Exercise task :: Can you locate each line below that contains the word "trim" and copy those lines in full?

— Start of Source data —

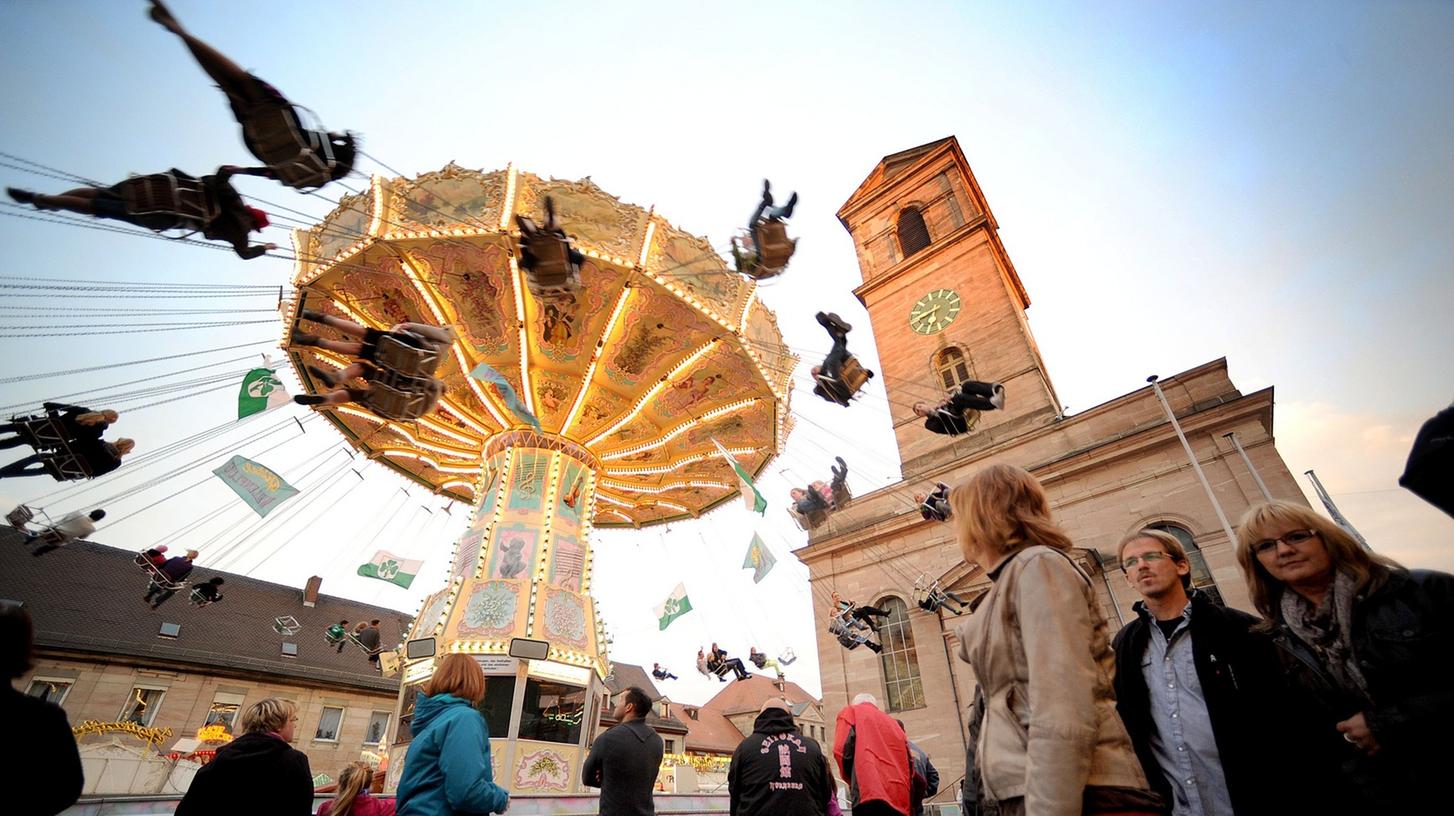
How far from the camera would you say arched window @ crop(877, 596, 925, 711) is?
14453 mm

— End of Source data —
— Start of Source data —

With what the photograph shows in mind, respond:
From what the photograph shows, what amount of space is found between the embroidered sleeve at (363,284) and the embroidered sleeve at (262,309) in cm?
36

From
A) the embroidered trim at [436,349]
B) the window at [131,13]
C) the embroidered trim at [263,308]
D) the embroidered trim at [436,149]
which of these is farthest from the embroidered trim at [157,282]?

— End of Source data —

Answer below ::
A) the embroidered trim at [436,349]
C) the embroidered trim at [263,308]
D) the embroidered trim at [436,149]
which of these is farthest from the embroidered trim at [157,282]?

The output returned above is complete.